Évidemment, les marathons sont pour les bonnes causes, mais mes entretiens indiquent également qu’il s’agit de moments sociaux extrêmement importants pour elleux. Le speedrun est une pratique fondamentalement numérique et intermédiée par les écrans, où les échanges d’informations se font en ligne, où la création de documents se fait en ligne, etc. Les marathons permettent de mettre une voix, un visage, un corps sur des pseudos. C’est très important d’un point de vue social. C’était aussi un moyen de rendre concret tout l’investissement qu’on peut faire dans le speedrun. C’est une pratique qui est très chronophage. Et donc le fait de voir tout ce public et être parfois reconnu par ce public, c’est particulièrement gratifiant dans la construction de l’estime de soi en tant que personne, joueureuse, speedrunneureuse etc. et de son investissement dans la pratique qu’une sphère plus proche ne comprend peut-être pas etc.
EG : un peu en guise de conclusion, selon toi, va-t-on voir un mélange du speedrun et du superplay ? Quel futur spectacle pour le JV ?
SB : Il faut bien comprendre que les événements comme SpeeDons restent marginaux par rapport à toute l’industrie du jeu vidéo, mais ils sont suffisamment visibles pour constater qu’ils sont importants pour la structuration des pratiques en ligne. Qu’est-ce qui est du « beau jeu » ? Qu’est-ce que « bien jouer » ? Les scènes du speedrun apportent une réponse à cela. Elles montrent en réalité le besoin des joueurs à constamment renouveler leur approche sur des jeux qu’iels aiment énormément. À un moment donné, ils en ont tellement fait le tour du design qu’ils vont essayer de trouver des contraintes à la contrainte, à la contrainte, à la contrainte, à la contrainte, etc. En fait, cela devient une réinvention perpétuelle et infinie. On a des exemples sur Elden Ring fini sur un tapis de danse, Super Mario 64 joué à la batterie…

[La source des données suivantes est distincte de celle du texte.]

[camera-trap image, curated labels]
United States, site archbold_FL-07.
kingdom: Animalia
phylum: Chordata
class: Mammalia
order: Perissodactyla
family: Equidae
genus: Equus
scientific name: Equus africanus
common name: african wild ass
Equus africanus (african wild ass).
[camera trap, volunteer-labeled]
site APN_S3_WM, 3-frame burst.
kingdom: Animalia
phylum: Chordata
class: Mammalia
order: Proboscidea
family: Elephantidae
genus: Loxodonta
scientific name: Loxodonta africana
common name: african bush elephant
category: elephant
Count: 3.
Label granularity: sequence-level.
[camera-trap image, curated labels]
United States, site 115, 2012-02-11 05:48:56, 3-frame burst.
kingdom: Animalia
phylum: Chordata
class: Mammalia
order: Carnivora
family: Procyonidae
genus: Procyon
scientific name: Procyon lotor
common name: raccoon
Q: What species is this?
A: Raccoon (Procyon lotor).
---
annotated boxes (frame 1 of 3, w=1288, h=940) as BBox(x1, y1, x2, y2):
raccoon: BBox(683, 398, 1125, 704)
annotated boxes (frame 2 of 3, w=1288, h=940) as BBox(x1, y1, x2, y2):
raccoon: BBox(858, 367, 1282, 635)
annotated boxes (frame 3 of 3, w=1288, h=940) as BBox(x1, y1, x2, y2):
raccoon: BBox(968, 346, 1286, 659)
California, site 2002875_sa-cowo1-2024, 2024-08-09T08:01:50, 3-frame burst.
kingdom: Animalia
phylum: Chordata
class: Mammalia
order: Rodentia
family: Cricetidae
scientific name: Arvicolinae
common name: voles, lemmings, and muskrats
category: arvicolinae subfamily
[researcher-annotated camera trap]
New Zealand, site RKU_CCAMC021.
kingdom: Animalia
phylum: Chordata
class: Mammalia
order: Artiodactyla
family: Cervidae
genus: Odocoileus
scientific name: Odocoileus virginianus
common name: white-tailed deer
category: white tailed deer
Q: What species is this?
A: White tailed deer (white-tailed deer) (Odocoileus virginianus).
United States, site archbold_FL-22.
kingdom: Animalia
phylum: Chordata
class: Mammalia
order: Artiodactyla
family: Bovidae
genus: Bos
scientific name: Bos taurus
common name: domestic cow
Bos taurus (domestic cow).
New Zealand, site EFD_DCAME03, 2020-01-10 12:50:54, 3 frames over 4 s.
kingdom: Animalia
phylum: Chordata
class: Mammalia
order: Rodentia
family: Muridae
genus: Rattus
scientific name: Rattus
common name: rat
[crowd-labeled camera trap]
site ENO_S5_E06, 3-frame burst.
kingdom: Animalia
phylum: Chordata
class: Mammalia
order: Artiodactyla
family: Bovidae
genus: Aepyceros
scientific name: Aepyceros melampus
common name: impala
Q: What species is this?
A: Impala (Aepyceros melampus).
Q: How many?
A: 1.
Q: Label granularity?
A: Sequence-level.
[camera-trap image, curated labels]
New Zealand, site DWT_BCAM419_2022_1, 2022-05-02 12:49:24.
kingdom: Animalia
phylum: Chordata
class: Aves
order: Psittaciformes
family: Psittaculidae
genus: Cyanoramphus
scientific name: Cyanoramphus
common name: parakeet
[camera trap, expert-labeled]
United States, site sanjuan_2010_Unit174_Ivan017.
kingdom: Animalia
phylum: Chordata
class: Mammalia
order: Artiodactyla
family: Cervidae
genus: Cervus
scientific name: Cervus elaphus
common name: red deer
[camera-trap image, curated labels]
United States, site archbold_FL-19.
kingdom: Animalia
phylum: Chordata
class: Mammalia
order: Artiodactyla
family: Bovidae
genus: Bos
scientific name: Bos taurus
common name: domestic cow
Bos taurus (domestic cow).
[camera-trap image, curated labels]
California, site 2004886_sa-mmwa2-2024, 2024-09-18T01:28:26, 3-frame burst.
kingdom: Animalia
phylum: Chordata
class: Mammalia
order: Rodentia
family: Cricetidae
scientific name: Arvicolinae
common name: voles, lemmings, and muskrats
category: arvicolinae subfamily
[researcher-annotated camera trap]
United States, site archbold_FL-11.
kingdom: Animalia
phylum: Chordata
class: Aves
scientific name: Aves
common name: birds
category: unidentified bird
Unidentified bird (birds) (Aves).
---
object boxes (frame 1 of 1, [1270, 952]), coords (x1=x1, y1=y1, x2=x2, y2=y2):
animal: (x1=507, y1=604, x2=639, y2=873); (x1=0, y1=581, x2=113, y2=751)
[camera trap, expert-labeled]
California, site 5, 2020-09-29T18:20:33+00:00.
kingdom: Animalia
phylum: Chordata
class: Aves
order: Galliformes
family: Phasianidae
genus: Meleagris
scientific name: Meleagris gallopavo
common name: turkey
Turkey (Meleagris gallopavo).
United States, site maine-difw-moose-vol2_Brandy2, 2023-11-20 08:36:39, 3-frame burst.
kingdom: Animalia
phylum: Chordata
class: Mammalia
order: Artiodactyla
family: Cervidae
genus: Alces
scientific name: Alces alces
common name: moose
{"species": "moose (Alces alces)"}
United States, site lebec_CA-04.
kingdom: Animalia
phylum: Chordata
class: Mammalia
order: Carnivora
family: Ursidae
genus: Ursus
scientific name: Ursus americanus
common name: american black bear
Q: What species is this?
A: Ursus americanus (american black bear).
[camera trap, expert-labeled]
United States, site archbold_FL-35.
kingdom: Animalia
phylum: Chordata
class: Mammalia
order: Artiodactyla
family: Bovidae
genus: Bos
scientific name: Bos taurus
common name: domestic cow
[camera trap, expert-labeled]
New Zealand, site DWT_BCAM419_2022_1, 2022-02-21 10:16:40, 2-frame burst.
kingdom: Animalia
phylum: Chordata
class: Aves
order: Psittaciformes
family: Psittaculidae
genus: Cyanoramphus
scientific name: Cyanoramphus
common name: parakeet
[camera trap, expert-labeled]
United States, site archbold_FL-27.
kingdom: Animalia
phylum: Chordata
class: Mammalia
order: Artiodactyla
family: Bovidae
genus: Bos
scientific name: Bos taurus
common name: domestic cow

Le speedrun est une pratique fondamentalement créative. Et cette créativité est le propre de la création de contenu sur Internet. Il faut aussi prendre en compte que les speedrunners et les speedrunneuses évoluent dans un écosystème plateformisé (de Twitch de YouTube) qui sont des dispositifs « forçant » la créativité des créateurs et créatrices de contenus. Créer de nouveaux concepts, créer du contenu un peu inédit, c’est toujours une manière pour les speedrunneureuses de renouveler un intérêt qu’iels ont toujours eu pour un jeu spécifique. Il y a quelque chose de très satisfaisant de réapprendre à jouer un jeu qu’on connaît déjà par cœur et qu’on aime beaucoup. En fait, on se dit « ah, mais en fait, je peux renouveler mon expérience vidéoludique et la prolonger grâce au speedrun ». Je trouve que ça participe à ça. Donc il ne fait aucun doute que le speedrun va continuer à se développer dans les années futures, mais également à “déborder” dans les pratiques mainstreams ou plus typiques, et ce, avec un mélange des spectacles toujours plus intriqués. Un exemple concret serait le langage où le verbe “speedrunner” est employé pour désigner le fait d’exécuter rapidement une action. Et quand une pratique devient un verbe, c’est aussi le signe qu’elle entre progressivement dans l’imaginaire collectif…
édité le 01/03/2024 : correctifs mineurs, ajout d’une phrase conclusive.
Propos recueillis par Esteban Grine, 2024.